Oleh sebab itu, dia meminta semua pimpinan parpol untuk menyajikan gagasan yang konstruktif dan mendorong semua pihak agar membawa visi kebangsaan bersama-sama.

“Ada tanggung jawab moral setiap elite untuk membuat pernyataan langkah-langkah yang tidak mengarah pada polarisasi. Karena harganya terlalu mahal,” kata dia.

Ia mengaku tak ingin menghakimi para elite politik. Namun, dia meminta semua pihak berkomitmen menjaga dan menghadirkan kepemimpinan moral pada Pilpres 2024.

“Saya tidak men-judge para elite, kekuatan, serta proses kontestasi ini ya, tetapi kami ingin bersama menghadirkan kepemimpinan moral dan visioner. Itu saja yang menjadi komitmen kami,” ujarnya.

Singgung politik identitas
Dalam kesempatan tersebut Gus Yahya juga mengajak semua pihak untuk menepis segala politik identitas di Pemilu 2024. Menurut Gus Yahya, politik identitas hanya menyandarkan penggalangan dukungan berdasarkan identitas-identitas primordial saja.
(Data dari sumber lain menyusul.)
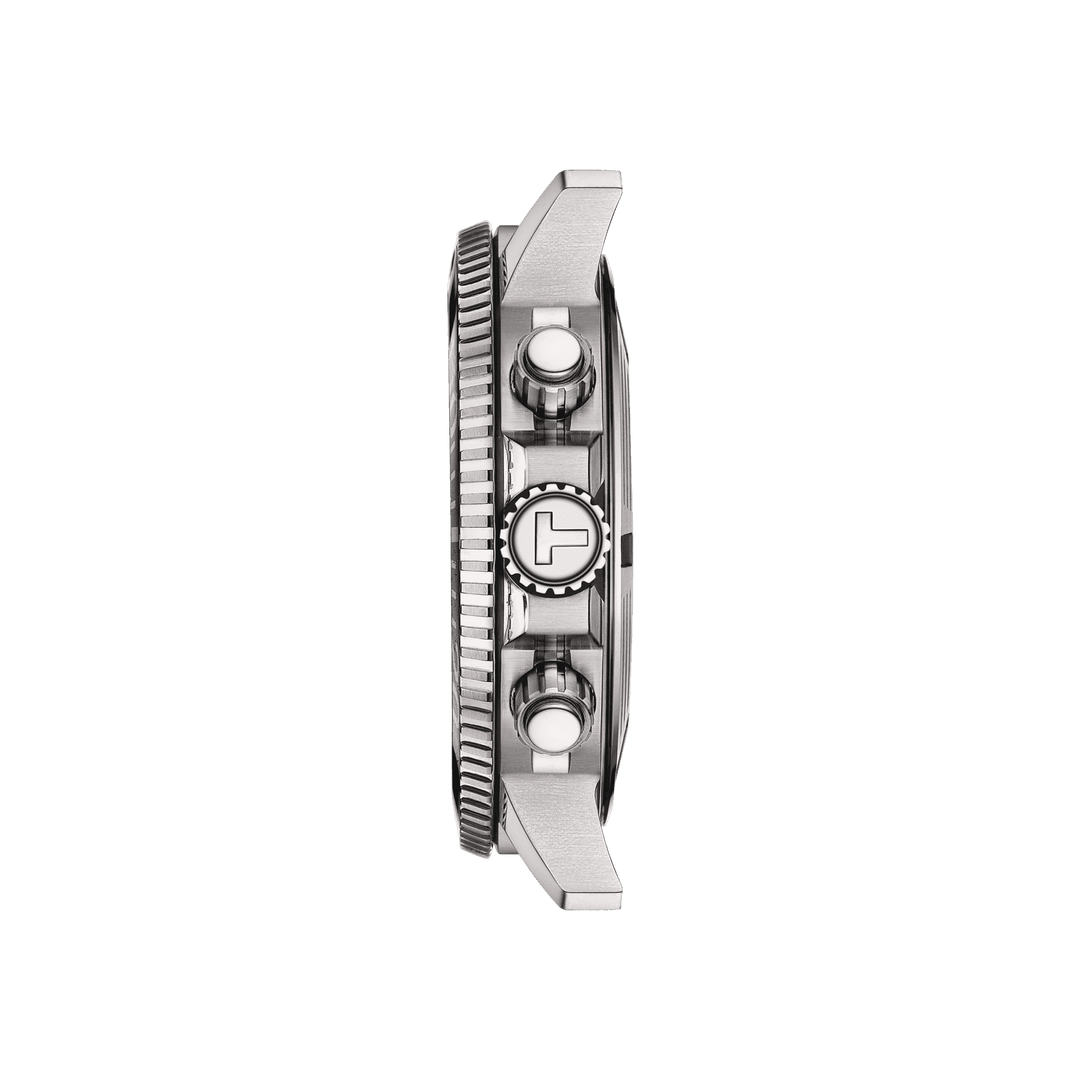 Tissot Watch Seastar 1000 Chronograph 45,5 mm grøn kvarts stål T120.417.11.091.01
“Mengutamakan identitas primordial tanpa ada kompetisi yang lebih rasional dan menyangkut hal-hal visioner. Politik identitas ini mengedepankan identitas kelompok-kelompok primer. Ini berbahaya bagi integritas masyarakat secara keseluruhan. Karena itu akan mendorong perpecahan di dalam masyarakat,” tuturnya.
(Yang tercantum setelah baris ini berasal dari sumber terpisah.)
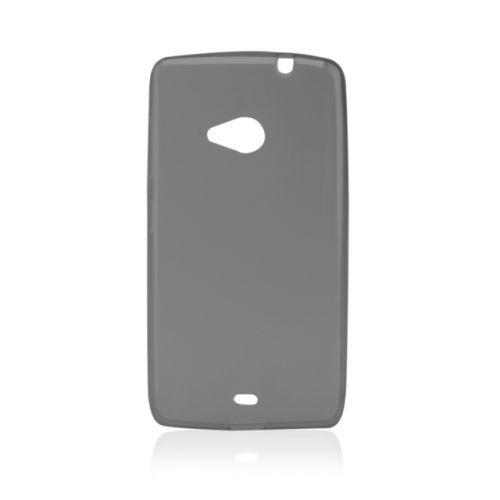 Pouzdro GEL Microsoft Lumia 535 šedé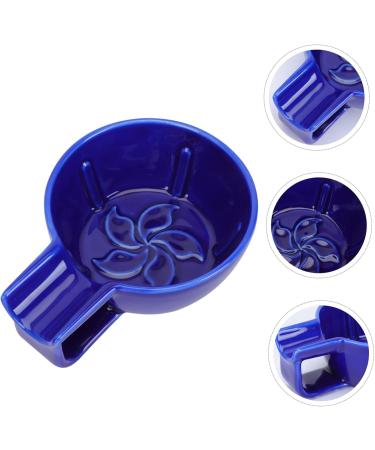 Frcolor Large Cream Shave Razor Set - Wet Shaving Mug & Bowl Gift for Men - Christmas Scuttle Design - Buy Online on GoSupps.com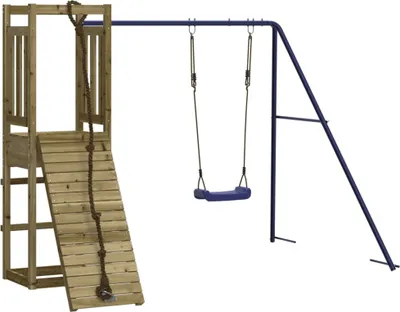 Produktbild von vidaXL Spielturm Imprägniertes Kiefernholz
Oleh sebab itu, dia menegaskan kepada seluruh kadernya untuk tak menyeret identitas Islam atau Nahdlatul Ulama (NU) dalam kontestasi Pemilu 2024.

“Saya sering katakan, kita tidak mau ada politik berdasarkan identitas Islam bahkan tidak mau ada politik berdasarkan identitas NU. Kami tidak mau ada kompetitor kampanye pilih orang NU misalnya kita enggak mau itu,” kata dia.

Di sisi lain, Haedar Nashir mengatakan politik identitas yang mengarah kepada suku, agama, ras, dan antar golongan berpotensi membawa polarisasi. Menurutnya, polarisasi tersebut bukan hanya terjadi di tengah masyarakat secara inklusif, melainkan bisa terjadi di dalam komunitas antargolongan.

“Bahkan di tubuh setiap komunitas golongan itu bisa terjadi fiksi. Jadi, kita semua clear ingin Pemilu 2024 mengedepankan politik yang objektif, rasional, dan ada di dalam koridor demokrasi modern,” ucapnya.